▶ [CHALLENGE] Reproduce everything from the start of the entries down to the line containing "1899 millimetres", inclusive, keeping the requests unchanged and offsetting every distance in the answers by +12. Omit the pictures.

▶ [AVAILABLE DATA]
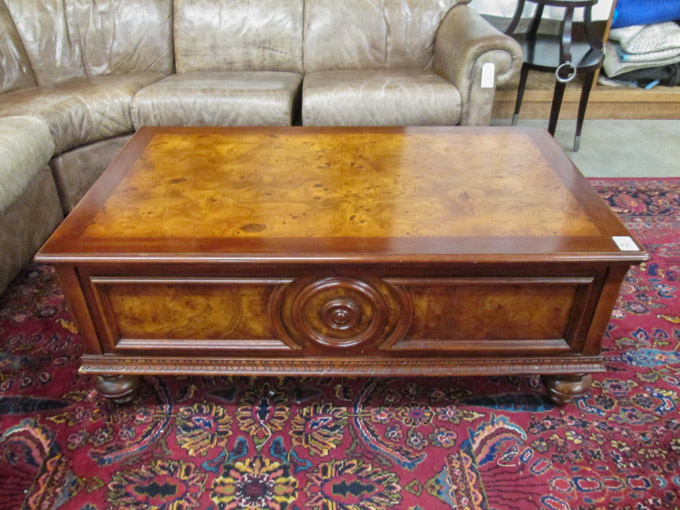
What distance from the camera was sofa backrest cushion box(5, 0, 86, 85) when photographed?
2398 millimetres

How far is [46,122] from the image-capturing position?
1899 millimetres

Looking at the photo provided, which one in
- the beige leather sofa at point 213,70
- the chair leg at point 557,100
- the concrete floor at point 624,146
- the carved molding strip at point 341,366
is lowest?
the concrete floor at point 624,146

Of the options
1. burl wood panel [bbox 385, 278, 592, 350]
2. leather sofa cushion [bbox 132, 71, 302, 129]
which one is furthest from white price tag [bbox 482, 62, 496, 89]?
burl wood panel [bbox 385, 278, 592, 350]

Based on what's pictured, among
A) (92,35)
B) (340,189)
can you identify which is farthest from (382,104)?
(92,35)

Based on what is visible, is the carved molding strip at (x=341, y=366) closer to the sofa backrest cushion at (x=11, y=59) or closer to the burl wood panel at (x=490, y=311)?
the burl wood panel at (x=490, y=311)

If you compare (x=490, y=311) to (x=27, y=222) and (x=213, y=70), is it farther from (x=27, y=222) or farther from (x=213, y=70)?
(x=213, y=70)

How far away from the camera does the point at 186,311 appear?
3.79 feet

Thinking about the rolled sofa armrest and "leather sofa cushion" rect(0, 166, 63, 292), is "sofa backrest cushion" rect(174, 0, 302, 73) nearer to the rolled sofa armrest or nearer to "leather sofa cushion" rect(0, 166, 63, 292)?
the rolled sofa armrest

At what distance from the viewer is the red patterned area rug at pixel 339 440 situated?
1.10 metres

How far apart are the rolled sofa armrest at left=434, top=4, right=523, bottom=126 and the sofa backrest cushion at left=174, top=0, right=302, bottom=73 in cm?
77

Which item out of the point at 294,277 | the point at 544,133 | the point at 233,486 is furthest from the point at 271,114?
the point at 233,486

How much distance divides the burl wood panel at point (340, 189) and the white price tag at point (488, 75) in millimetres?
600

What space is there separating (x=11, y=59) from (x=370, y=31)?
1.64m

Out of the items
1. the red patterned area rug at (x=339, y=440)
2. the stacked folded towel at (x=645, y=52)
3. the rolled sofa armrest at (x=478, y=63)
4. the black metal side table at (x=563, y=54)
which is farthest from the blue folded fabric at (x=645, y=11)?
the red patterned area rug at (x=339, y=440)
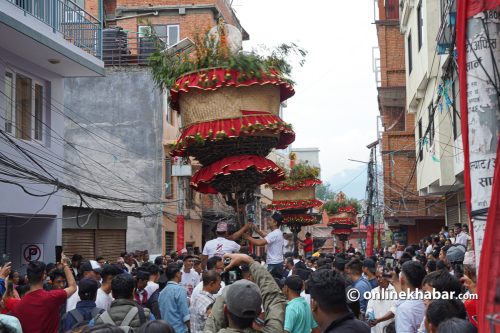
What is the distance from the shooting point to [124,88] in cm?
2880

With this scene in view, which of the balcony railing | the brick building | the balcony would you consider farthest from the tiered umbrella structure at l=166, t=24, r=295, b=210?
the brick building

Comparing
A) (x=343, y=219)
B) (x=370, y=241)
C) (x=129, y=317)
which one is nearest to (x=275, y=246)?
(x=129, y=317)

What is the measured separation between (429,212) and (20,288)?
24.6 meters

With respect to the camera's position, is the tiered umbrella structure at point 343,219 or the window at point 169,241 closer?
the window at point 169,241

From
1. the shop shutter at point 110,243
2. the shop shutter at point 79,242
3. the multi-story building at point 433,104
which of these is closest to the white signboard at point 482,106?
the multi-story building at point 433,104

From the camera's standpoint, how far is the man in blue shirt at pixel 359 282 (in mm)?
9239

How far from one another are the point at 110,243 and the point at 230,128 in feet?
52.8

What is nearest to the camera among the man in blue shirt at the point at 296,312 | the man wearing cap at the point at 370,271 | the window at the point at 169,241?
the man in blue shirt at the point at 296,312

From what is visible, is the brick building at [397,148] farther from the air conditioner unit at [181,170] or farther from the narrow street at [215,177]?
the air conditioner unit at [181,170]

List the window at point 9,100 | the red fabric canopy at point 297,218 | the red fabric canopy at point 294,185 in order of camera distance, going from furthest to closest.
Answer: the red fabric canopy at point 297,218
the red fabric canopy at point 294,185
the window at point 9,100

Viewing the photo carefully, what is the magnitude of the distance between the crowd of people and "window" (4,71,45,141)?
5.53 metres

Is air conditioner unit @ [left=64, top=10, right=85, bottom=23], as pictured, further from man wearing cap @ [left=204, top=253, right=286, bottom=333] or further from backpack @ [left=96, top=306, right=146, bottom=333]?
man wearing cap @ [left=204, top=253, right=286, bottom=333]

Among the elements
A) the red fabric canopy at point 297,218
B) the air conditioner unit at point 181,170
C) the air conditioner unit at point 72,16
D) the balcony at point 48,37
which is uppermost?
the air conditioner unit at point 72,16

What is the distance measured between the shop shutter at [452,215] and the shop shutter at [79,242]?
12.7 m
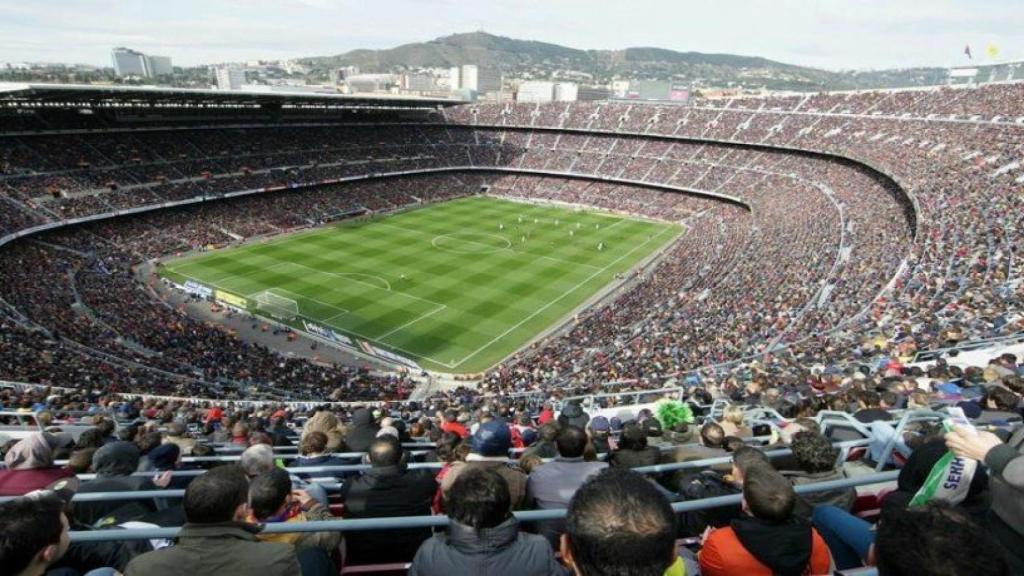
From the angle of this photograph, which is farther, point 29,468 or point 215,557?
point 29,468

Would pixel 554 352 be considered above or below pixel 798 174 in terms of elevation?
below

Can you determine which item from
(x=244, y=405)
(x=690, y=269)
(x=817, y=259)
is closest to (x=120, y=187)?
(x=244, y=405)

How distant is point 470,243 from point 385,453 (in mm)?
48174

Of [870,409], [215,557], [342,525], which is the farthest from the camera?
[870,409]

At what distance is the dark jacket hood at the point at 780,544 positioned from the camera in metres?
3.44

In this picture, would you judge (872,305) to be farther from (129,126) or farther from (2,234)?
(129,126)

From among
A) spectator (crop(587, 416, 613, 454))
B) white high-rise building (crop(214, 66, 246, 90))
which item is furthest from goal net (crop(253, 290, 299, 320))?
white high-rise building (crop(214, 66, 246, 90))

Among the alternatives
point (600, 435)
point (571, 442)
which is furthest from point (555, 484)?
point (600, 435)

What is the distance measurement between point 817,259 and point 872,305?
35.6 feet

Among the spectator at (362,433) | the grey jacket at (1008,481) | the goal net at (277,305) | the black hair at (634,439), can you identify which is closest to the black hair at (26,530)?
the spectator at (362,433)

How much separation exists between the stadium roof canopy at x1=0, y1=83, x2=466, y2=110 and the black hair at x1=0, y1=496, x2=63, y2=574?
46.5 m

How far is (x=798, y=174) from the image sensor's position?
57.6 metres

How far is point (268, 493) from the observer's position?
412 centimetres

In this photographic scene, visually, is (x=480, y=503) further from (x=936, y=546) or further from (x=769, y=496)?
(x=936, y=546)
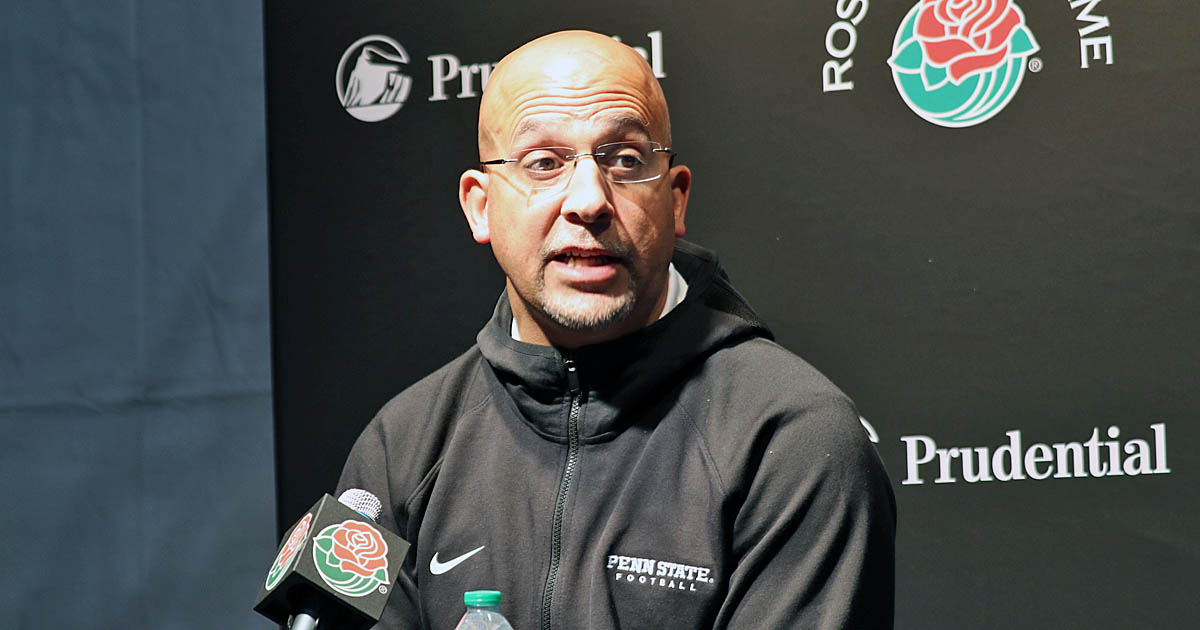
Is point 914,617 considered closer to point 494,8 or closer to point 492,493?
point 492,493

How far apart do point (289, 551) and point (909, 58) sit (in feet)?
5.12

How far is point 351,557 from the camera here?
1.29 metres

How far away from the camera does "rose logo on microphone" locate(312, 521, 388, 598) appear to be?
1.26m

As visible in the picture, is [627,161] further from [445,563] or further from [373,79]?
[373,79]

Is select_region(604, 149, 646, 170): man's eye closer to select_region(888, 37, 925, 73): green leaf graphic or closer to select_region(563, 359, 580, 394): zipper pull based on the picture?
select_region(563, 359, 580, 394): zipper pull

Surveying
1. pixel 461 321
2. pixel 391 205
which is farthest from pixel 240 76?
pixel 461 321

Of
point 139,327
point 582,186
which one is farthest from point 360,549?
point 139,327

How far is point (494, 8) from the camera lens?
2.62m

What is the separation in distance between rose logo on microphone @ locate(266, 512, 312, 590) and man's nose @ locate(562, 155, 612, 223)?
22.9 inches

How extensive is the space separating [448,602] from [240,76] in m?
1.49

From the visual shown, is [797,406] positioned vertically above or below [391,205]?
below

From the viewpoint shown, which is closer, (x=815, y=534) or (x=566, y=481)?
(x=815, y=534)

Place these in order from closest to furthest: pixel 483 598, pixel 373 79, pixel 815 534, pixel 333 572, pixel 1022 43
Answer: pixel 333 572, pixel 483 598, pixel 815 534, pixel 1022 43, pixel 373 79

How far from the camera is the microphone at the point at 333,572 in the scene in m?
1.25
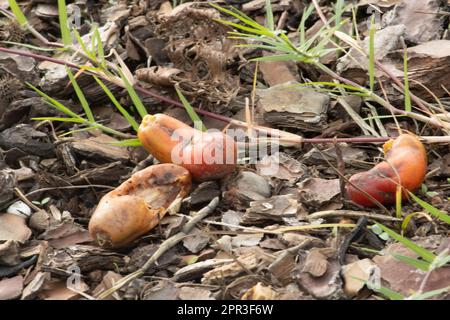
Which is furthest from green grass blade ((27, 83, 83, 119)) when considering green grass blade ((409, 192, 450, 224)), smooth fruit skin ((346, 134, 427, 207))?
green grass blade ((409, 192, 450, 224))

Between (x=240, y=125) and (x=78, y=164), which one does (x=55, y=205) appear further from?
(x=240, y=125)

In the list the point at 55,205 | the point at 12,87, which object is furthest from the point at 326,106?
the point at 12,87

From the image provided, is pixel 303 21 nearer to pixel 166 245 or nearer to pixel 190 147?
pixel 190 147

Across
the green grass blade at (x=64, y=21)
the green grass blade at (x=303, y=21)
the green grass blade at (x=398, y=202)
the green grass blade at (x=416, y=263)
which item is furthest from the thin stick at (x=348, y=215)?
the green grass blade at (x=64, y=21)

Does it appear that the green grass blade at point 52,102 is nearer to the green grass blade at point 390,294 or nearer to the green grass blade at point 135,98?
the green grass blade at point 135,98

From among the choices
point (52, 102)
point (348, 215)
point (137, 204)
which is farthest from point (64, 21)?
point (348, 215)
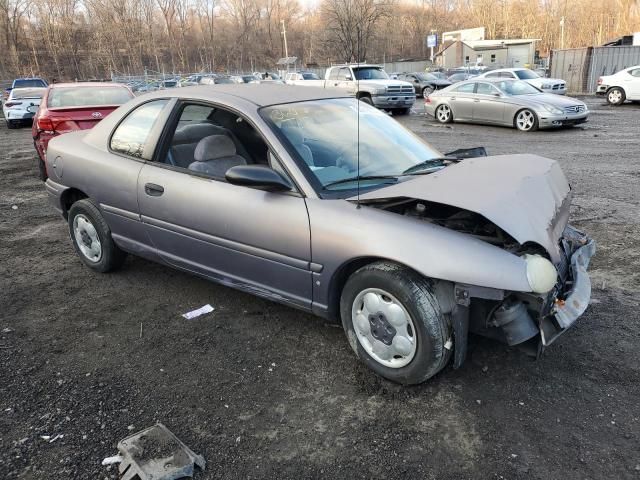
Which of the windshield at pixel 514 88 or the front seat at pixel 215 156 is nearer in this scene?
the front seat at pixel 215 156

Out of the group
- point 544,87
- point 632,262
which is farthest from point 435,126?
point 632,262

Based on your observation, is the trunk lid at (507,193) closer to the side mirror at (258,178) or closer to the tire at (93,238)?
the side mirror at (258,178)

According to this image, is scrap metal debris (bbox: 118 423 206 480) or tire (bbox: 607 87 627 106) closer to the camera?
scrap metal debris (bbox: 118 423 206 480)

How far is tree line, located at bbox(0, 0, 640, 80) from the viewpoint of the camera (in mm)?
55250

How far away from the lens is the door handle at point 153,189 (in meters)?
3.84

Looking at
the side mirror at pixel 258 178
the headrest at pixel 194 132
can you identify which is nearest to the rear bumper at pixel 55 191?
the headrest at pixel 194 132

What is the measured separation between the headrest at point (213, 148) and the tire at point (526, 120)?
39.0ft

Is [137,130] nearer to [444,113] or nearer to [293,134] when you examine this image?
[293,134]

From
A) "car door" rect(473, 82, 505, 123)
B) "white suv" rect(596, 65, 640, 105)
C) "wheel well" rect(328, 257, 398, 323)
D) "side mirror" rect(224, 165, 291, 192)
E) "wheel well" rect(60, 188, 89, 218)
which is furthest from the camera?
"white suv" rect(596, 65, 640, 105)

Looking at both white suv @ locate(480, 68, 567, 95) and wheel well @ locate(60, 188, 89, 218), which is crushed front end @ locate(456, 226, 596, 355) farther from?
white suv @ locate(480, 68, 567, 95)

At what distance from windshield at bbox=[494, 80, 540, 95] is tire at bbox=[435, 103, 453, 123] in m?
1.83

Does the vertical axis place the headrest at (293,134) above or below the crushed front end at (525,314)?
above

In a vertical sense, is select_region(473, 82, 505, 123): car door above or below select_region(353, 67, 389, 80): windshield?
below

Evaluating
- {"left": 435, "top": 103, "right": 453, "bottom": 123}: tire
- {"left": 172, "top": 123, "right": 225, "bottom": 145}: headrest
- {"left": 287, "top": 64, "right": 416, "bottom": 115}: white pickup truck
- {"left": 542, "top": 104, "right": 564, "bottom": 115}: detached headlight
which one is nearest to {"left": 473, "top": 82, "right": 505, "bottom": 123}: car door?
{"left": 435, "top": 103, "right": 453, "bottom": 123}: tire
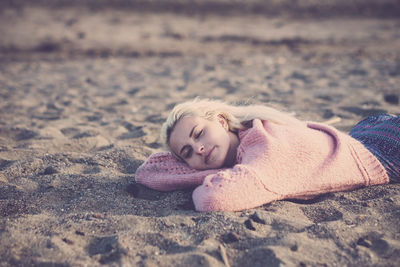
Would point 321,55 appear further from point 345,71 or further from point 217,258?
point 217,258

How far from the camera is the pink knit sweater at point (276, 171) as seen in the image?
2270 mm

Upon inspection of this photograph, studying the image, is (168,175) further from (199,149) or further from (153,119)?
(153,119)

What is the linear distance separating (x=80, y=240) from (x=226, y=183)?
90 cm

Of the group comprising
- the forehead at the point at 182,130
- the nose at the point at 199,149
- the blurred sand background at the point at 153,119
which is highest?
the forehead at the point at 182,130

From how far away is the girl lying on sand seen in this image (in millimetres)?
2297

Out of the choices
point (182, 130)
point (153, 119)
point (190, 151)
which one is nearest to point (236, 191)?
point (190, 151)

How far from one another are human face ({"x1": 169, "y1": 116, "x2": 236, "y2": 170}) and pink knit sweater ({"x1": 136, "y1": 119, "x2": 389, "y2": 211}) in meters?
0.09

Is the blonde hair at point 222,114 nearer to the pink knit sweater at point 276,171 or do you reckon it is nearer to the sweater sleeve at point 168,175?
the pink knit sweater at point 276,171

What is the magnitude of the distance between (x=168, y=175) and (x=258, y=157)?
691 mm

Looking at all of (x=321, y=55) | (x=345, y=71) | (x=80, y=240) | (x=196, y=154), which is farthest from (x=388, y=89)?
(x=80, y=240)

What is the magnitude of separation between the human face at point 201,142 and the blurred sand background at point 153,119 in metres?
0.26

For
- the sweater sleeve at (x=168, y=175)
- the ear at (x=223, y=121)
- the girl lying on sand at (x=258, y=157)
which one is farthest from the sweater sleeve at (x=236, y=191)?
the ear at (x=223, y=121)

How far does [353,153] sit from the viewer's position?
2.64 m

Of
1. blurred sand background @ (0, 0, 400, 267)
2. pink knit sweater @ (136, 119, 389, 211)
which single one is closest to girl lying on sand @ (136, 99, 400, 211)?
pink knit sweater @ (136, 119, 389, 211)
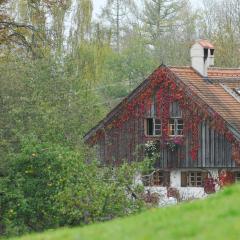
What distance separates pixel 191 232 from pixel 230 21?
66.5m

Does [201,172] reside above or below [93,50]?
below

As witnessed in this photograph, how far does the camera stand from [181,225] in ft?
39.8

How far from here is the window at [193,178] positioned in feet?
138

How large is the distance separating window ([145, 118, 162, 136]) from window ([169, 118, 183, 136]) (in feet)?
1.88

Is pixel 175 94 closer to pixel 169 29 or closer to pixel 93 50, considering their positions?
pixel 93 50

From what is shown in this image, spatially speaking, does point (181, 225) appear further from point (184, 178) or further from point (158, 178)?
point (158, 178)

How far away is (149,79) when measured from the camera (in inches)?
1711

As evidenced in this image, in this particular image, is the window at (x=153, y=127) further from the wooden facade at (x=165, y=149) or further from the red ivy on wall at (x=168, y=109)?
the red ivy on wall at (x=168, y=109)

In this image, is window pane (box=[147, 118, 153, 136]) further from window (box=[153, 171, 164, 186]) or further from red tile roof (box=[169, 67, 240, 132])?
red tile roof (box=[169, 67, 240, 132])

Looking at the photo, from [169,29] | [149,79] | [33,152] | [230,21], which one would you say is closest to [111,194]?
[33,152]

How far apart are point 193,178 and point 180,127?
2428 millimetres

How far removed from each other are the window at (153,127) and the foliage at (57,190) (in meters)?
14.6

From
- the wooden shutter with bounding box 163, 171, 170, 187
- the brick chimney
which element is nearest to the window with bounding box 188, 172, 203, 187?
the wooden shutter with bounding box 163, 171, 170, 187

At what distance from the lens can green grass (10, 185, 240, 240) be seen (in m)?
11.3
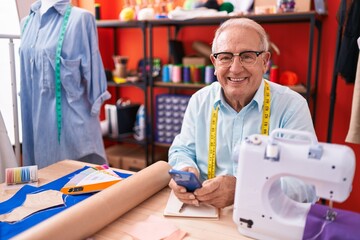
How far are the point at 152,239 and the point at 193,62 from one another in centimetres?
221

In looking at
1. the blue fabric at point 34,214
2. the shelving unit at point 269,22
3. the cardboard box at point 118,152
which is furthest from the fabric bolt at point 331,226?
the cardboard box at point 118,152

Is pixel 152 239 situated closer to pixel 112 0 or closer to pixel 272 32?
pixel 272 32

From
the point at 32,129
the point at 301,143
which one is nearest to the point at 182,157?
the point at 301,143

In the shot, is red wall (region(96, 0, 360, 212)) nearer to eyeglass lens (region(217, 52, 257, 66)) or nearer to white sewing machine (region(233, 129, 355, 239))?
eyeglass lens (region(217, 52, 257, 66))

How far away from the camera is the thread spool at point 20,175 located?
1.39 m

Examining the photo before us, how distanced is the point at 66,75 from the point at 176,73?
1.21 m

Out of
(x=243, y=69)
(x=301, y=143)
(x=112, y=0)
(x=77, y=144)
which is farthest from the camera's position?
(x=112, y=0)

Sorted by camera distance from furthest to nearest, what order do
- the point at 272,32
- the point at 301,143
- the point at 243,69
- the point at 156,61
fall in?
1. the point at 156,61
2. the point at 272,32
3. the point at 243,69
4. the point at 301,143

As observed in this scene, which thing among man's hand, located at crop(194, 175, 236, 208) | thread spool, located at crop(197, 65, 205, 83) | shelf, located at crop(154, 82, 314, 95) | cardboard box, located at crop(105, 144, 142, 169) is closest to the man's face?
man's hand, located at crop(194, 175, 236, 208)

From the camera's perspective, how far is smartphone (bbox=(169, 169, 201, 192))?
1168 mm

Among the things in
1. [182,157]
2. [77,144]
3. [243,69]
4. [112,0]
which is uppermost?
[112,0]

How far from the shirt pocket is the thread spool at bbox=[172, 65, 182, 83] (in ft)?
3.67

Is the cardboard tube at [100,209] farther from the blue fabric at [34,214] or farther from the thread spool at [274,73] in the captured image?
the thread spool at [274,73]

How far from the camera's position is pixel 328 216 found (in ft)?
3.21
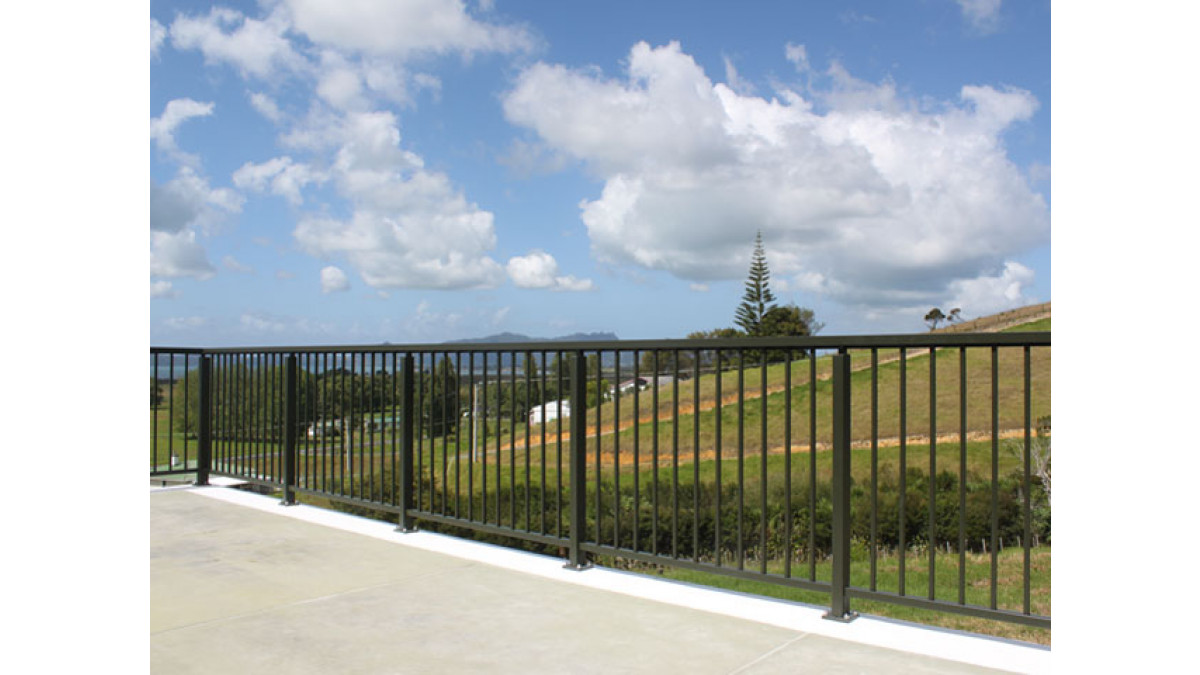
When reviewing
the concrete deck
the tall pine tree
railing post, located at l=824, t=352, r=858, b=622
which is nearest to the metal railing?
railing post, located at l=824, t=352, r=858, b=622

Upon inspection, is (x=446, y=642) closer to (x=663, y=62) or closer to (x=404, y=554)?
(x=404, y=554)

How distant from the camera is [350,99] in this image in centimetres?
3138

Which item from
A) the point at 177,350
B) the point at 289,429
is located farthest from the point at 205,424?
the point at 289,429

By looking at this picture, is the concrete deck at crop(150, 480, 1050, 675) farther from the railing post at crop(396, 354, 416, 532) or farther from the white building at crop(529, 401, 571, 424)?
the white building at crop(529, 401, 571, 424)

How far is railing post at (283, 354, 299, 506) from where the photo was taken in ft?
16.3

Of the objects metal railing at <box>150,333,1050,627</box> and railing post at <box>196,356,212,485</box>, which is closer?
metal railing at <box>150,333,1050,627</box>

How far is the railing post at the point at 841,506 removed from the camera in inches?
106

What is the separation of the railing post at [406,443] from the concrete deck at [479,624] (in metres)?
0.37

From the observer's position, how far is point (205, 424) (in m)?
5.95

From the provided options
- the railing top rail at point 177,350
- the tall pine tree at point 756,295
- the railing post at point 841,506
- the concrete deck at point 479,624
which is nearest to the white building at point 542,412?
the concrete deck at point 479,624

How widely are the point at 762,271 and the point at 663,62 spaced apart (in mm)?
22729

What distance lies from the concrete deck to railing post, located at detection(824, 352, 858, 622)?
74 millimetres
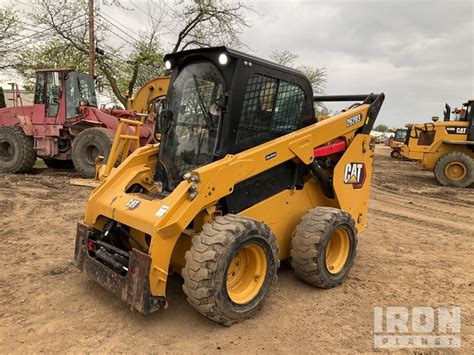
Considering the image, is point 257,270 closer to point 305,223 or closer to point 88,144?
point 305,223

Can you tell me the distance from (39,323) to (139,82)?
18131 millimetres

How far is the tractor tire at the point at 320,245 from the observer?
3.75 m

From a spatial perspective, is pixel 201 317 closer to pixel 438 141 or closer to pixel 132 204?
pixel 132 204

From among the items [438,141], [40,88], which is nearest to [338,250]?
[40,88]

▶ [FINAL RESULT]
What distance from the camera was sofa backrest cushion box(5, 0, 86, 85) when photographed?
2410 millimetres

How far is [46,122] from the image-capturing position?
1911 millimetres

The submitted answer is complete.